Originally posted by: uart
Looking at the original thread it is clear that these guys are talking purely about heating through normal software, without messing with voltage or FSB or doing anything overtly malicious.
It is true that the CPU power can vary substantially depending on the code being executed. Matthias99 is correct in saying that the particular sequences of instructions that totally maximize CPU power will not usually occur in practical code, it generally will be a "meaningless" mix of instructions. However it should be noted that good software optimization (good scheduling etc) does generally increase CPU power. That is, the more efficiently that a piece of software is programmed in terms of making maximum utilization of a CPU's available execution units, then the higher the CPU power will be.

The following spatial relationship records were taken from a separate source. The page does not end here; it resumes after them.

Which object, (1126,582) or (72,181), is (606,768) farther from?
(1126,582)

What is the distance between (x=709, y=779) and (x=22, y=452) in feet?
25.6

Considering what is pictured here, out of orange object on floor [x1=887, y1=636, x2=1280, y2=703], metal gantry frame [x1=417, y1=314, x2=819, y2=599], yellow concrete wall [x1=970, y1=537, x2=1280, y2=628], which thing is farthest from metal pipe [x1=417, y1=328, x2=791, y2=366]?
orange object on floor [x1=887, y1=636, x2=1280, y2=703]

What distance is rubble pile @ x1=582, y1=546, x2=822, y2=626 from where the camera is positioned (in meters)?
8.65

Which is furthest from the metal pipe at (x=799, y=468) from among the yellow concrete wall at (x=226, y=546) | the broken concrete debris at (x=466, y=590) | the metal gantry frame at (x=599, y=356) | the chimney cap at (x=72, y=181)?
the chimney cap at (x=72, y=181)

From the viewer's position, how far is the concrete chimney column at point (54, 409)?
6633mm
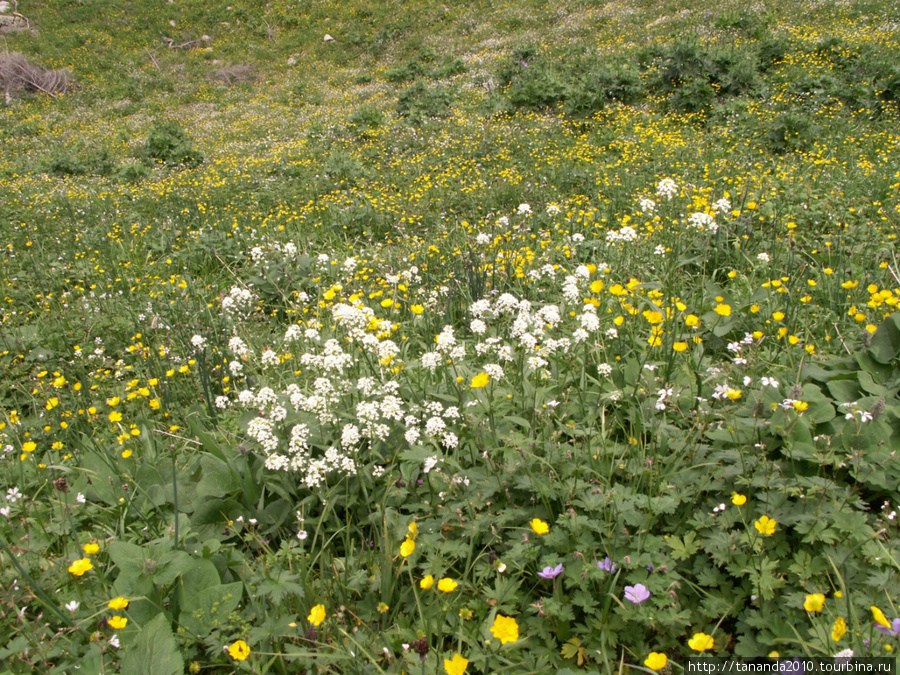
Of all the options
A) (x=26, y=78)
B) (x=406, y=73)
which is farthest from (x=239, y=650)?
(x=26, y=78)

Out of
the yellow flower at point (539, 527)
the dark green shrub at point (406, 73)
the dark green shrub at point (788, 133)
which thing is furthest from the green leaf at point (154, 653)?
the dark green shrub at point (406, 73)

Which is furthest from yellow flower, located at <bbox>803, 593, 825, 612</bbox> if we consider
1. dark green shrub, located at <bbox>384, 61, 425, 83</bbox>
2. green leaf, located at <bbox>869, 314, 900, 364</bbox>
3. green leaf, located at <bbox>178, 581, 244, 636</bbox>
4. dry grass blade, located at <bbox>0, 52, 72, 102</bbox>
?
dry grass blade, located at <bbox>0, 52, 72, 102</bbox>

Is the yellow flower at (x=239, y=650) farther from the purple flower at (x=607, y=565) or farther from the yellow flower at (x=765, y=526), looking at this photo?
the yellow flower at (x=765, y=526)

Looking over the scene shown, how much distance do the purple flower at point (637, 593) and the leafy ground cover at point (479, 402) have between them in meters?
0.01

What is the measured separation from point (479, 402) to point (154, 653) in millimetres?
1481

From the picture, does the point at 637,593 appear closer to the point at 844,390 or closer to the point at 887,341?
the point at 844,390

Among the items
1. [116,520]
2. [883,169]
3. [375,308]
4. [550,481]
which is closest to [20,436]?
[116,520]

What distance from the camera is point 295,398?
7.71 ft

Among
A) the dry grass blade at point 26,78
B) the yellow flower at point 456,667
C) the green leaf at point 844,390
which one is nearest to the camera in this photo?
the yellow flower at point 456,667

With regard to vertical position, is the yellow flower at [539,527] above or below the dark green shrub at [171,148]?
below

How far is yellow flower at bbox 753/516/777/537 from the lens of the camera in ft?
5.71

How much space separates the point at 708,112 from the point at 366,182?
5610mm

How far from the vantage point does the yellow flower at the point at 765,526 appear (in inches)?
68.6

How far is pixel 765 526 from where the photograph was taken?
5.78 feet
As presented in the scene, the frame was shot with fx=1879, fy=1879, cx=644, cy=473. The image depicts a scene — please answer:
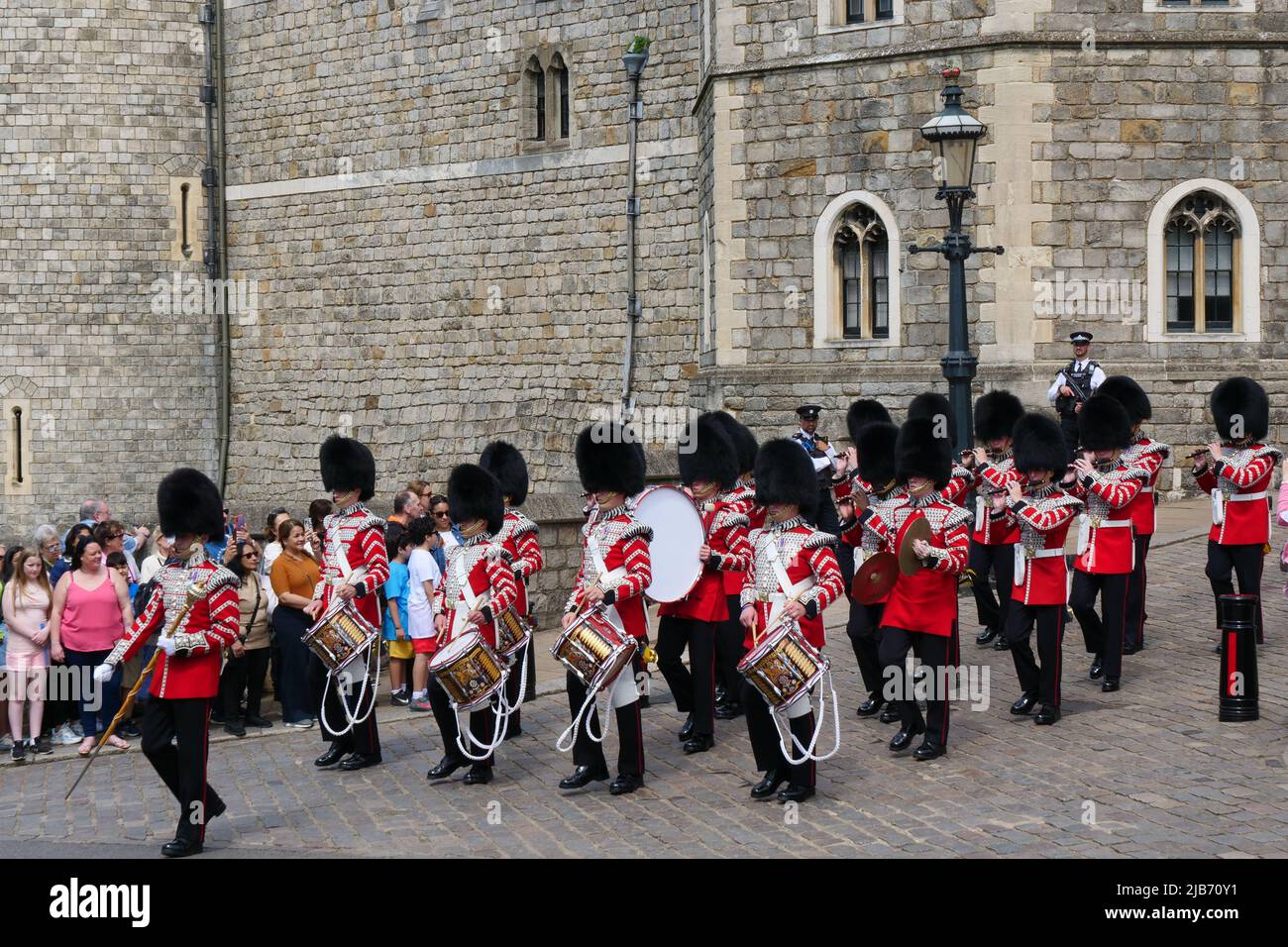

The normal requirement that a program implement a particular algorithm or generally do some pre-defined task puts very considerable constraints on exactly what instructions can be used and in what order they can be issued (obviously hehe). Someone programming purely to produce heat however does not have these constraints, so it is possible to write some specific "heat em up" software which can give quite a significant temperature rise.
I doubt that your friends could do much better than some of the excellent CPU thermal stress test programs that are readily available.
I suggest you give
burnk7 a try. It is part of the
cpuburn suite which is only a tiny 21k download available here.
http://users.ev1.net/~redelm/
BTW, Don?t run any other programs, let burnk7 have all available cpu time and watchout, it can give some impressive temperature rises.